||This article's lead section may not adequately summarize key points of its contents. (August 2015)|
|Type||State Co-educational Secondary Years 9-13|
|Ministry of Education Institution no.||243|
|Principal||Paul Green |
|School colour(s)||Black and Red|
|School roll||350 (March 2016)|
Makoura College (spelled Makora College prior to 1990) is a state co-educational secondary school located in Masterton, New Zealand. The school opened in 1968 as the town's second state secondary school, alongside Wairarapa College. Serving Years 9 to 13 (ages 12 to 18), the school has a roll of 350 students as of March 2016.
Makoura College was established in 1968 to cope with an expanding youth population in the Masterton district. It began with a roll of approximately 800, and was governed by the same Board of Governors as nearby Wairarapa College.
The college was sited on the Eastern side of Masterton, close to several primary schools, and a then government-owned printing press.
During the Tomorrow's Schools reforms of the late 1980s, a stand-alone Board of Trustees was instated.
The school's classrooms are largely contained within two 2-story H-shaped Nelson Blocks, although a technology block and arts block also house classes pertaining to their subject areas. The school also contains a hall, library, gymnasium, multi-purpose sports turf and Teen Parent Unit. Makoura College also has a computer lab with 25 PCs.

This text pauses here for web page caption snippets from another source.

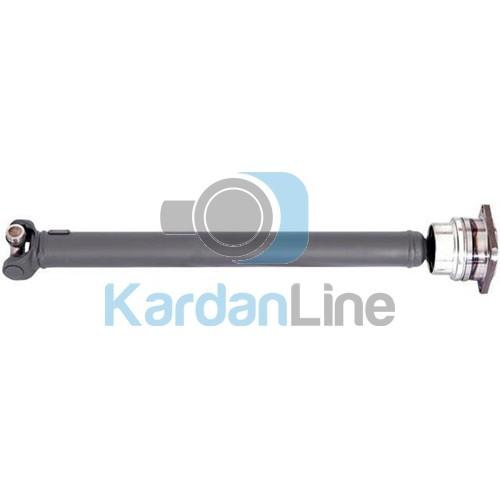 Kardanwelle HUMMER H3 2006-10, 25859867, 15860584, 25840821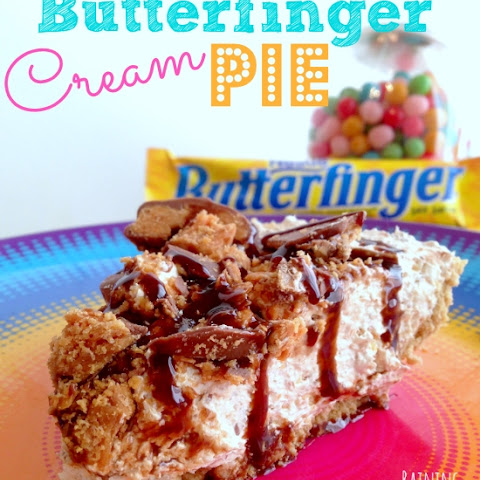 Butterfinger Pie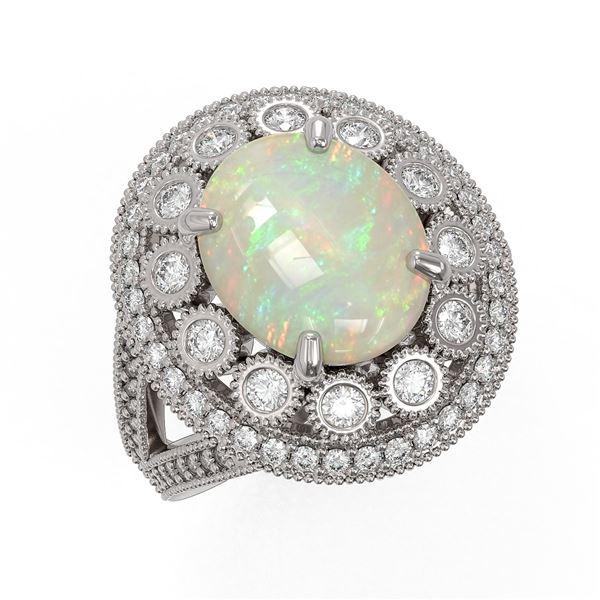 5.28 ctw Certified Opal & Diamond Victorian Ring 14K White Gold - REF-191M3G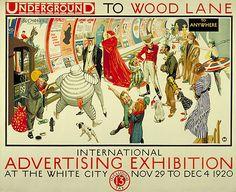 Underground advertising poster, 1920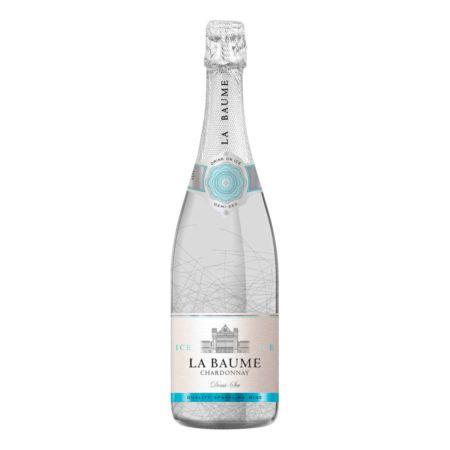 La Baume Ice 75 cl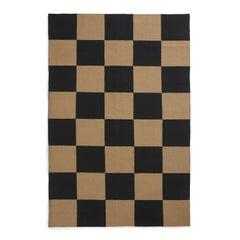 Square Tobacco, Modern Dhurrie/Kilim Rug in Scandinavian Design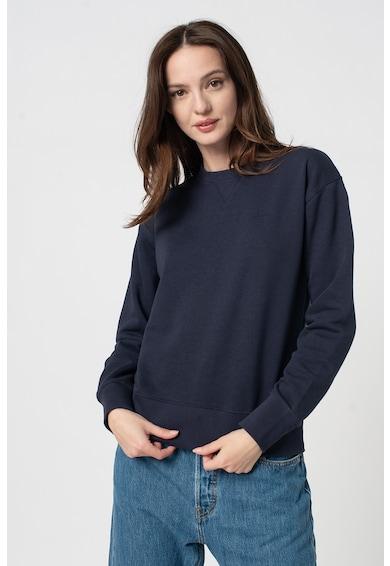 Gant Bluza sport cu umeri cazuti Femei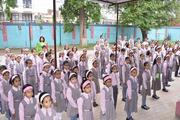 Emma Thompson School-Assembly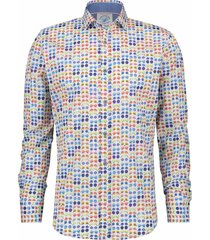 a fish named fred overhemd hippie bril print slim fit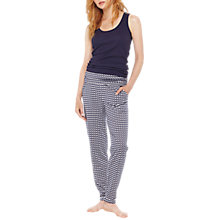 Buy Joules Estrella Geometric Swan Print Pyjama Bottoms Online at johnlewis.com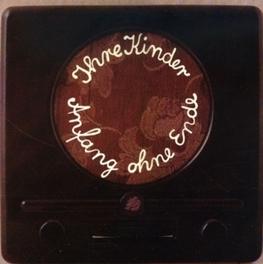 ANFANG OHNE ENDE Audio CD, IHRE KINDER, CD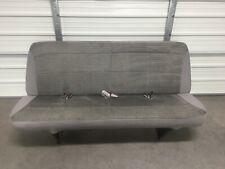 1999-2007 99-07 Ford Econoline Van Bench Seat - 4 Person, Gray Cloth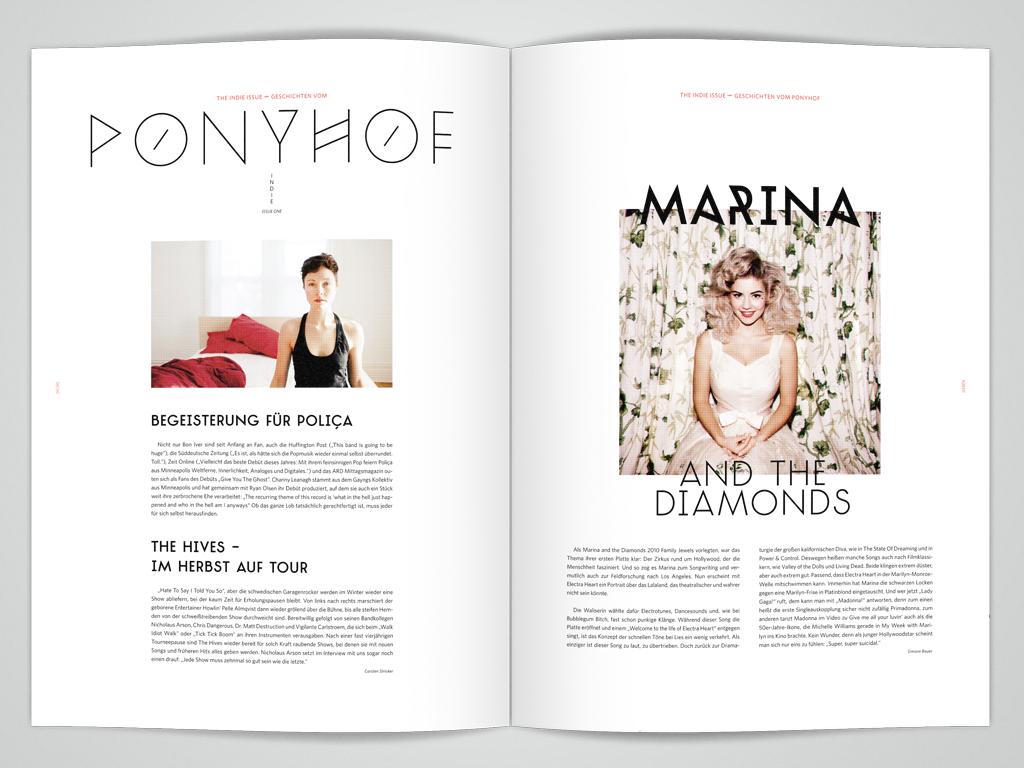 Sabrina_Mairinger_Volume_Magazin-3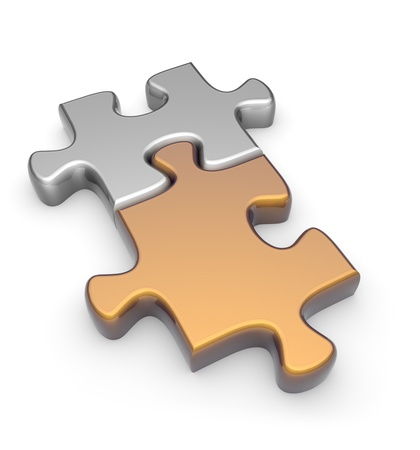 Gold and silver puzzle on a white background. 3d image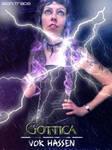 Gottica - Vor Hassen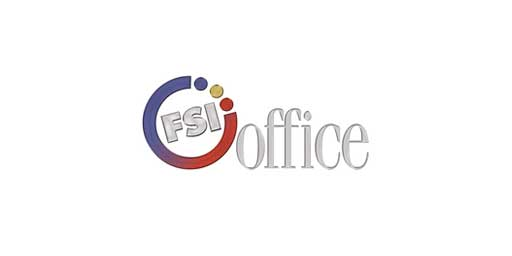 FSI Office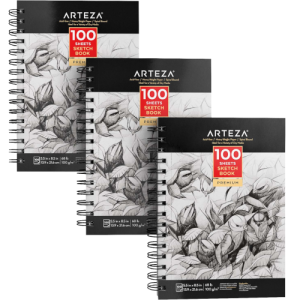 Best Sketchbook Cool List Of Top Brands Update 2020 At Wowpencils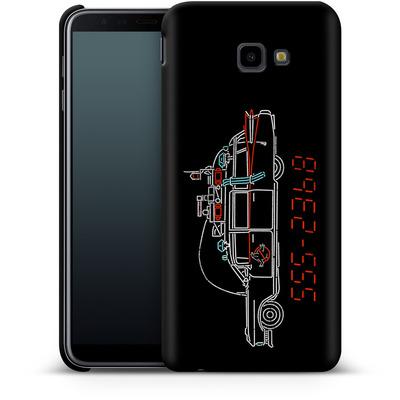 Samsung Galaxy J4 Plus Smartphone Huelle - 555-2368 von Rocketman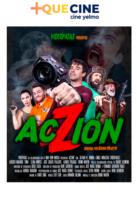 Aczión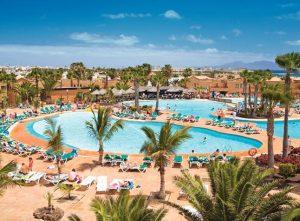 oasis-duna-aparthotel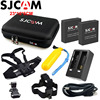 2PCS SJCAM Battery 1PCS Dual Charger For SJ6 Legend 1PCS Large Storage Bag For SJ7 Star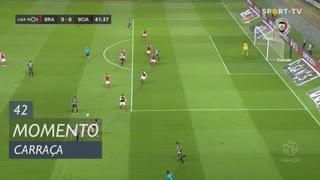 Boavista FC, Jogada, Carraça aos 42'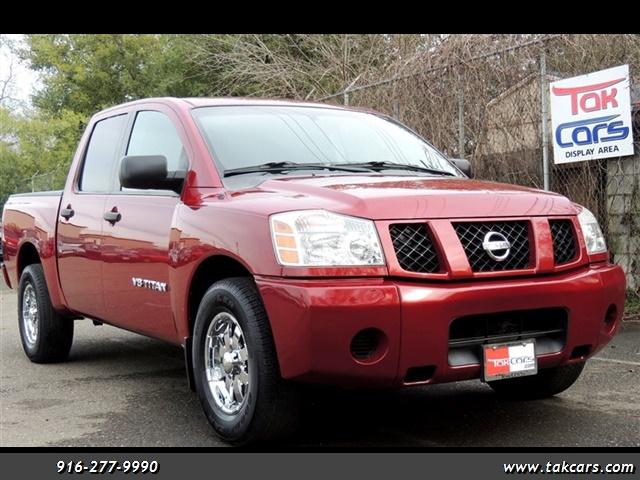 Photo 2006 Nissan Titan XE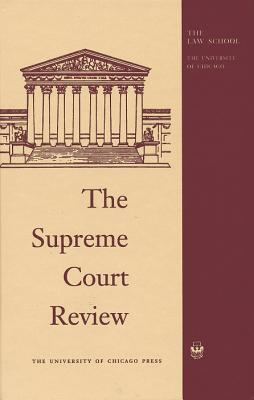 Supreme Court Review, 1968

In 2011 The school was refurbished. One of the Nelson blocks was rebuilt to house the junior school Te Kura Teina years 9 and 10 as well as the Wharenui. The other Nelson block was demolished and replaced by new classrooms.

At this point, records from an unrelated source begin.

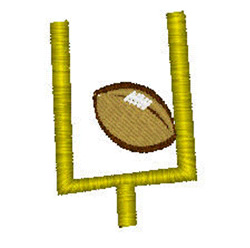 Football Goal embroidery design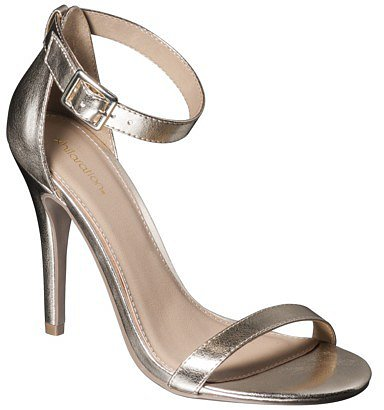 Women's Xhilaration® Susy Strappy Heel - Gold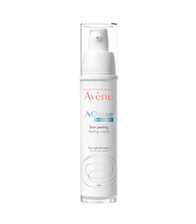 Antioxidante-Avene-A-Oxitive-Noite-30ml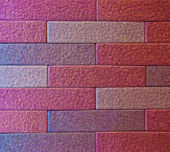 The Brick wall texture — Stock Photo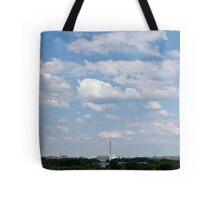 DC Skyline Tote Bag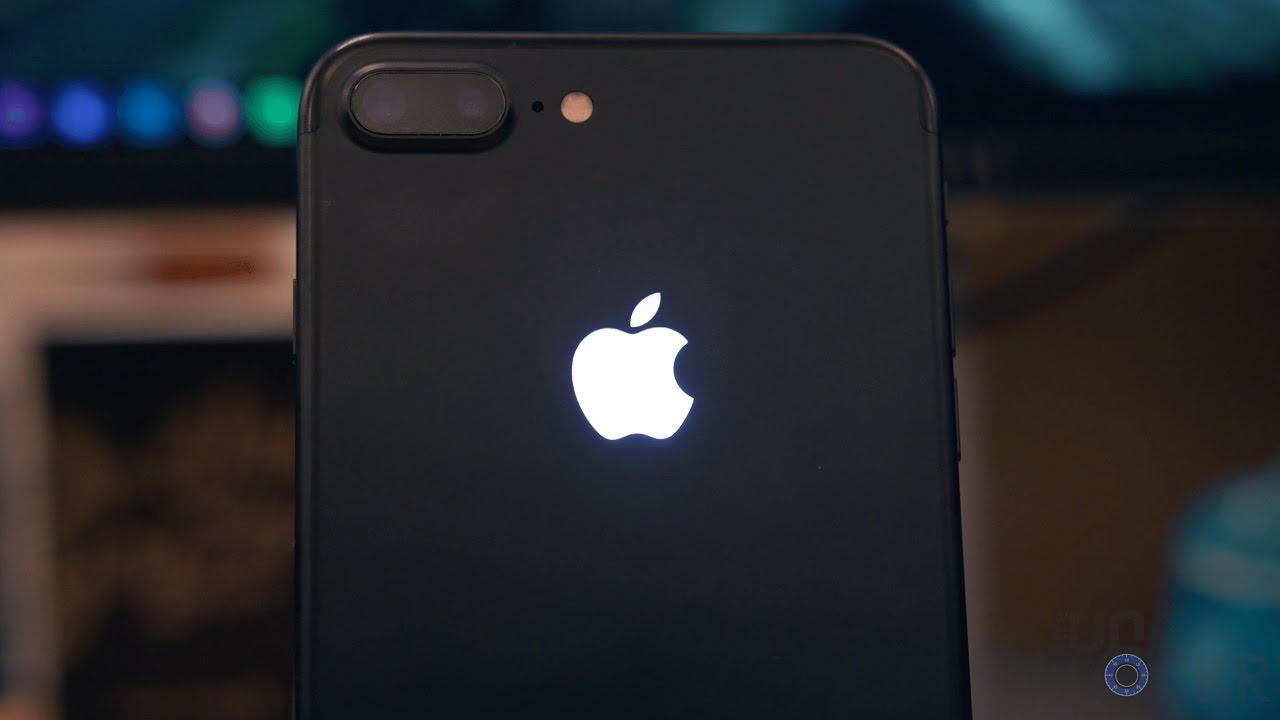 苹果全新专利曝光 新专利让用户的iPhone更具个性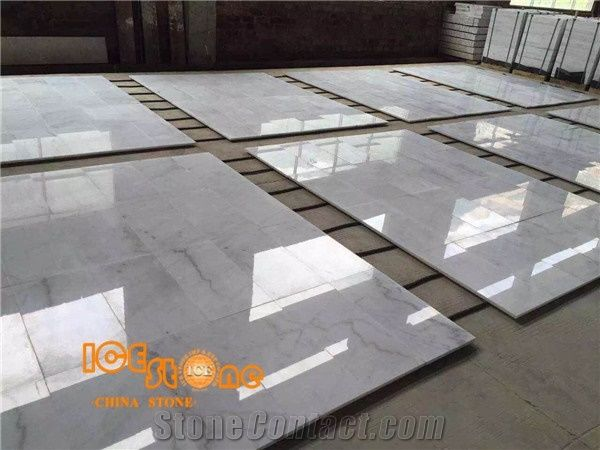 Sunny WhiteGuangxi WhiteChinese Carrara Marble TilesCut To Size - Carrara marble tile sizes
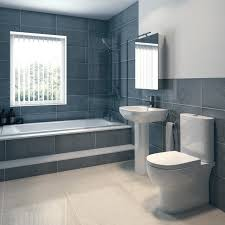 Contemporary Bathroom Suites - bathroom suites contemporary bathroom dublin by sonas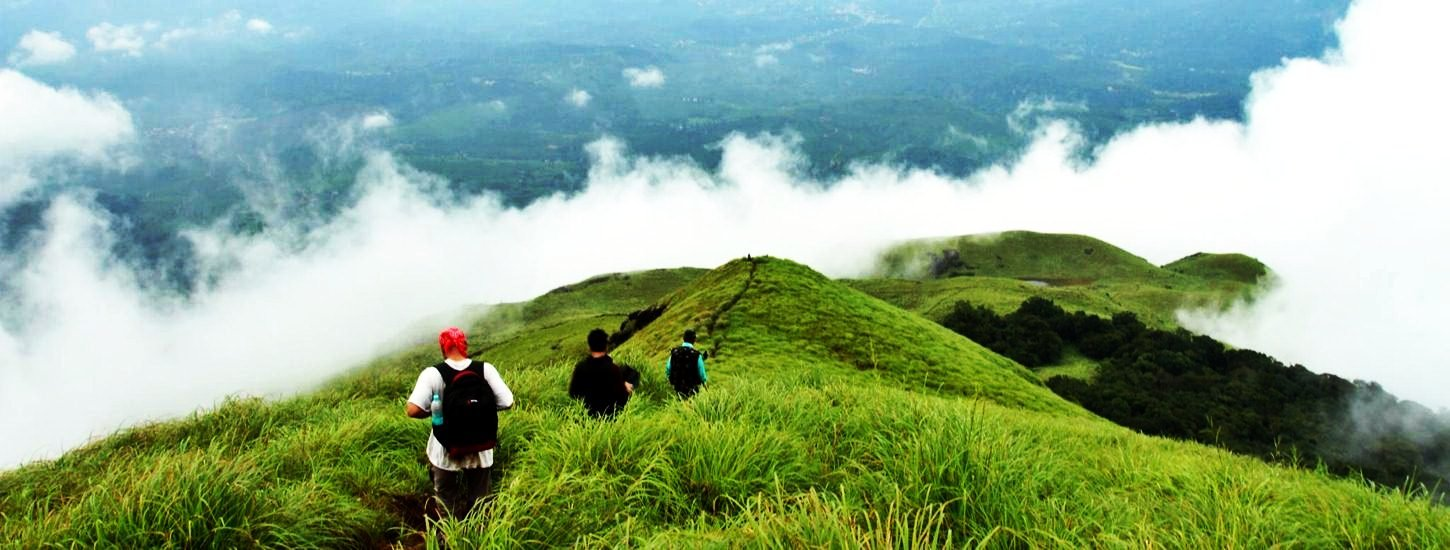 Weekend at Wayanad (KL) - Tour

In early April 2008, a private meeting was held between the Ministry of Education, the Makoura College Board of Trustees chairperson and the Wairarapa College board chairperson. Since the meeting, the Makoura College Board has disclosed that it feels that the college should be merged with nearby Wairarapa College or closed. The board blamed the closure on a declining roll, which it suggested was the result of a declining population and "the socio-economic, racist and snobbish attitudes that have developed in Masterton around the so-called East/West divide". A public meeting was held to discuss the consultation, and submissions were invited to the Board of Trustees, with approximately 225 being received. College students initiated a petition in support of the school, which received approximately 7,512 signatures. Local Member of Parliament John Hayes came out in support of the school and suggested the replacement of the school's management.
On the 7 August 2009 the Board of Trustees announced its resignation The Board was replaced by commissioner Tim White. The Principal, Chris Scott, also resigned and was replaced in December 2008.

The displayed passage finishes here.